La Transnistrie fera de la peine au lecteur, elle est tournée en dérision par la Moldavie qui en véhicule une image négative dans ses médias. Elle est une petite sœur rebelle et infirme qui ne parvient pas à s'affirmer et s'entête pour pas grand chose. C'est une région où la politique de l'autruche est de rigueur : Nicolas Rihetti écrit dans ses commentaires à la fin du livre que « Roman [son guide] explique en roulant qu'à terme, il voit l'avenir de la Transnistrie dans un rattachement avec une Moldavie de plus en plus proche de l'Europe. C'est la dernière fois que nous entendrons ce discours. ». Un sentiment fataliste se dégage de la lecture, l'intuition que cette histoire ne se terminera pas comme prévu.

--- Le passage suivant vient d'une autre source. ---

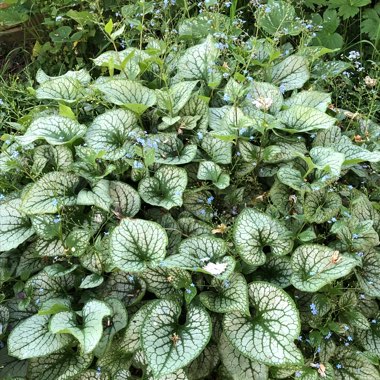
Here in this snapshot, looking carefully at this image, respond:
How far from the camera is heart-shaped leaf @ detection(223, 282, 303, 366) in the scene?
1.40 metres

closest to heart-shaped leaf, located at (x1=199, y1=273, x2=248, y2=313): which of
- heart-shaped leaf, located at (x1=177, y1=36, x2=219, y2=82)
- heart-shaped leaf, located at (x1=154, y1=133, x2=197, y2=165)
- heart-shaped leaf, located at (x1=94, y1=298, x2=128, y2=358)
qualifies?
heart-shaped leaf, located at (x1=94, y1=298, x2=128, y2=358)

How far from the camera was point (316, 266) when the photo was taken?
1.56 metres

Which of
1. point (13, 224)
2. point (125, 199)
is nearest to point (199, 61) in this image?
point (125, 199)

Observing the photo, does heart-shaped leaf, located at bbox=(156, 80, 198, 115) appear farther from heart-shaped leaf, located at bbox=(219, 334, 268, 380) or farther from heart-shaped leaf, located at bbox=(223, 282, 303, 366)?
heart-shaped leaf, located at bbox=(219, 334, 268, 380)

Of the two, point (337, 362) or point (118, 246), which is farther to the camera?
point (337, 362)

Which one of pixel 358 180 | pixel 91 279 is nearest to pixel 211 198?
pixel 91 279

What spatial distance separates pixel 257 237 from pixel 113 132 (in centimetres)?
70

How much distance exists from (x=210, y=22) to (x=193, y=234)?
1.14 meters

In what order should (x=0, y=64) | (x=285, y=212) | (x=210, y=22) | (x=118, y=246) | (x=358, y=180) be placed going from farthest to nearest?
(x=0, y=64) < (x=210, y=22) < (x=358, y=180) < (x=285, y=212) < (x=118, y=246)

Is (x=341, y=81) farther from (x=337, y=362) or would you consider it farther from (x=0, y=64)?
(x=0, y=64)

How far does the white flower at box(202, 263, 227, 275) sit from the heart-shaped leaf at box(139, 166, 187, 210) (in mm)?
315

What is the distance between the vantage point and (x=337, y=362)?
1648 millimetres

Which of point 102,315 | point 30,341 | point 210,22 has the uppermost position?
point 210,22

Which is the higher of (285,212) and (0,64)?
(285,212)
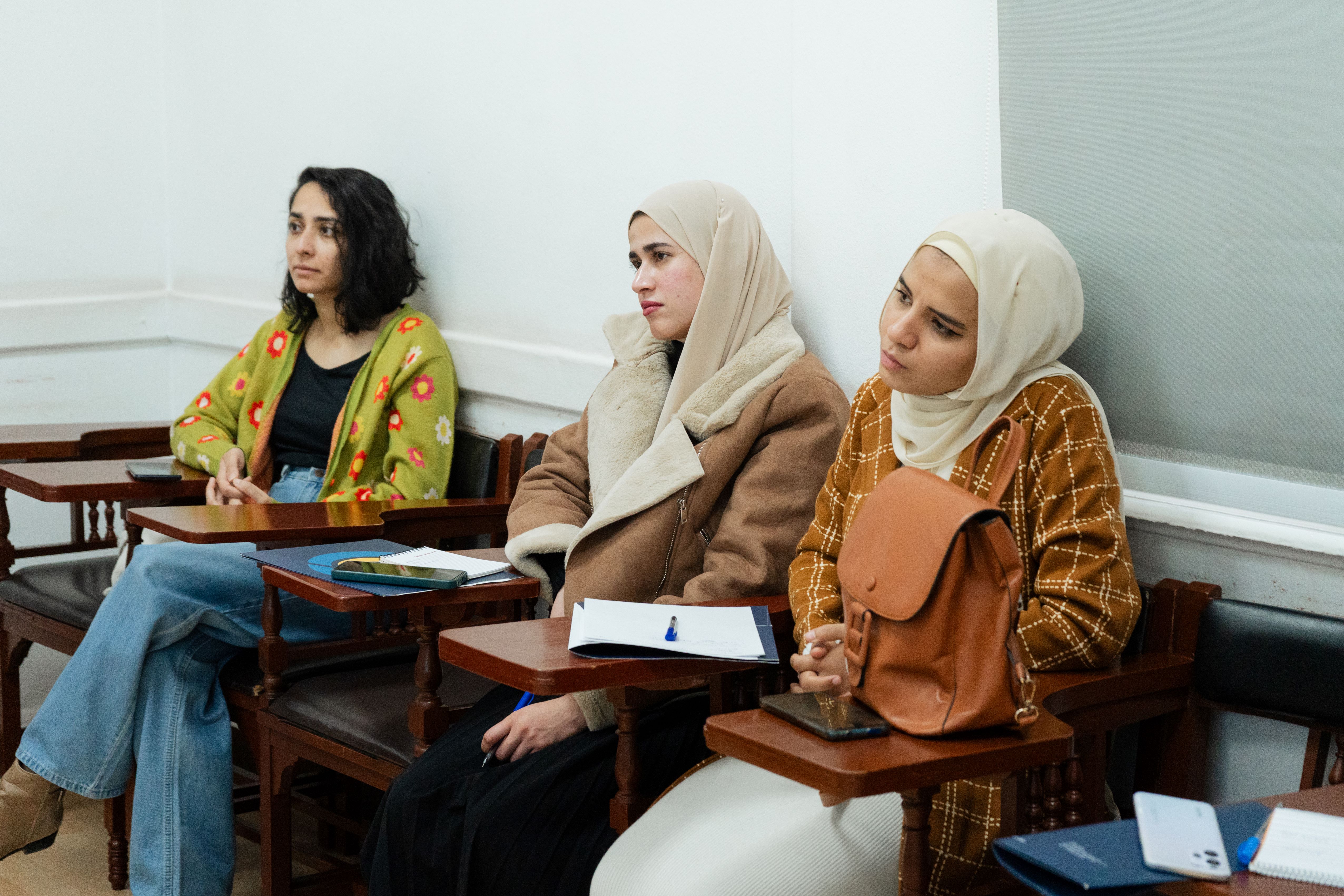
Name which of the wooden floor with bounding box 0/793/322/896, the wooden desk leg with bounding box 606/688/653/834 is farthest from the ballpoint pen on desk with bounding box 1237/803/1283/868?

Il faut dire que la Transnistrie est une région dans un état pitoyable. Parmi les plus pauvre d'Europe, le pays ne peut se gérer économiquement sans les perfusions financières régulières de la Russie. L'émigration des habitants pour trouver du travail a divisé la population par plus de deux en dix ans (estimée à 200 000 personnes aujourd'hui). Les actifs partent à Moscou et envoient leurs salaires à leur famille. Bien que le système scolaire et universitaire transnistrien soit bon, il n'y a aucune perspective d'avenir pour les jeunes. La chute de l'URSS a donc été un coup dur pour le pays ainsi que pour toutes les anciennes républiques soviétiques, mais la Transnistrie n'a pas voulu passer à autre chose et n'a pas réussi à s'en sortir...
Malgré cela, certains habitants disent qu'il fait bon vivre en Transnistrie et que le pays possède les plus belles femmes du monde... En 2014, la Transnistrie fait la demande pour rejoindre la Fédération de Russie et une autre pour une « séparation civilisée » à la Moldavie qui veut devenir membre de l'UE en 2019.